As Tommy tells it, he went home and started disparaging the neighbor to his wife. He was initially shocked when she defended the man. “Cut the poor guy some slack,” she scolded. “He’s waited a long time to have a deer to show off.’
“That,” explained Tommy, “is when it hit me.” He paused as if reliving the magic moment. “Every hunter wants a deer hanging in his yard. Well, I decided right then and there that every hunter should have one.”
Capitalizing on modern society’s “everyone gets a trophy” culture, Tommy launched an entirely new industry. Instead of mounting deer in the life-like, upright poses he’d always done, he began mounting some to look, as his website says, “Fresh off the roof of your car!”

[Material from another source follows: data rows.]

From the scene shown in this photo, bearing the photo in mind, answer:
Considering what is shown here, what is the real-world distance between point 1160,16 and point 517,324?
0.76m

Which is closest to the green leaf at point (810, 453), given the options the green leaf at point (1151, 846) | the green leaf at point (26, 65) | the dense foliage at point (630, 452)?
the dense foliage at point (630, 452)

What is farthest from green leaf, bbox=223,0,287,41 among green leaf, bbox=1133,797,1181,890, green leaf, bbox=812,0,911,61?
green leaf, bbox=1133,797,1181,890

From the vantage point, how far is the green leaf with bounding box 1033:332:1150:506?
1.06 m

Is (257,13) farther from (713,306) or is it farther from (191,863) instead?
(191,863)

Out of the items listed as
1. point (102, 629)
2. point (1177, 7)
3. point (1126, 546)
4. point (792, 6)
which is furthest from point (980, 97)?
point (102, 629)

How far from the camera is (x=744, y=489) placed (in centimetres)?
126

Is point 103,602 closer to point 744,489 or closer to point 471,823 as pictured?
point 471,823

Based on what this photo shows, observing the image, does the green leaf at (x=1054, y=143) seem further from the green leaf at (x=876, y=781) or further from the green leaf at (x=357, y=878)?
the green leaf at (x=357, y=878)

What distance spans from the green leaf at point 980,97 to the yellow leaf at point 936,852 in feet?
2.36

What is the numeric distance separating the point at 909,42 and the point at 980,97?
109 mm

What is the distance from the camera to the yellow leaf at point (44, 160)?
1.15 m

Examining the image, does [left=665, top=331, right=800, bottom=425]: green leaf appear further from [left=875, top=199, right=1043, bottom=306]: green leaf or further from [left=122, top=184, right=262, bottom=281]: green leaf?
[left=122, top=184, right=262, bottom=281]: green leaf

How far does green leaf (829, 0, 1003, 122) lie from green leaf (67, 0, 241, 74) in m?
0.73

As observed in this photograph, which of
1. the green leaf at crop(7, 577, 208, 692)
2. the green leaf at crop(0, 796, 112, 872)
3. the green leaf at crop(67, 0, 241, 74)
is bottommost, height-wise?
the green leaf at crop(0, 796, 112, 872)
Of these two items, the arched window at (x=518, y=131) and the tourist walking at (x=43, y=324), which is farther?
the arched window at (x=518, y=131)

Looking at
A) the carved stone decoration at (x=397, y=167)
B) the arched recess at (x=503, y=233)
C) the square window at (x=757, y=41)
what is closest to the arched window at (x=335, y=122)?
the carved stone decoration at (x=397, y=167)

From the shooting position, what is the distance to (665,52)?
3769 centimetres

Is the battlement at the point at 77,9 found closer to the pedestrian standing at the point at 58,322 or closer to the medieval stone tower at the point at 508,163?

Tommy priced his first “field-dressed, ready-to-hoist” white tailed deer at $3,995. It sold in an hour. He sold two hundred in the first year. Three hundred the next. This year, he’s already doubled that. “And we’re still getting Christmas orders!” he chimed.
I asked Tommy where he’s finding all these deer.
“We’re doing more and more custom jobs all the time,” he said. “Most are still road kills, though.”
“So, you recycle.”
He roared with laughter. “Zackly. For a taxidermy shop, the environmentalists love us.”
Each ultra-realistic, fully weatherproof mount comes with ten feet of rope, a roll of cheese cloth, and--ironically enough--a “lifetime” warranty, guaranteeing that the hunter can get skunked year after year and the neighbors will never know.
“That’s actually brilliant,” I admitted to my cousin.
“Ooh!” he said, “I almost forgot to tell you about the special I’m runnin’!”
Order your ready-to-hang white tail by December 1st and receive a replica deer tag absolutely free.
“What do wardens think of all this?” I wondered aloud.
Tommy ended the call there. Muttered something about a headache.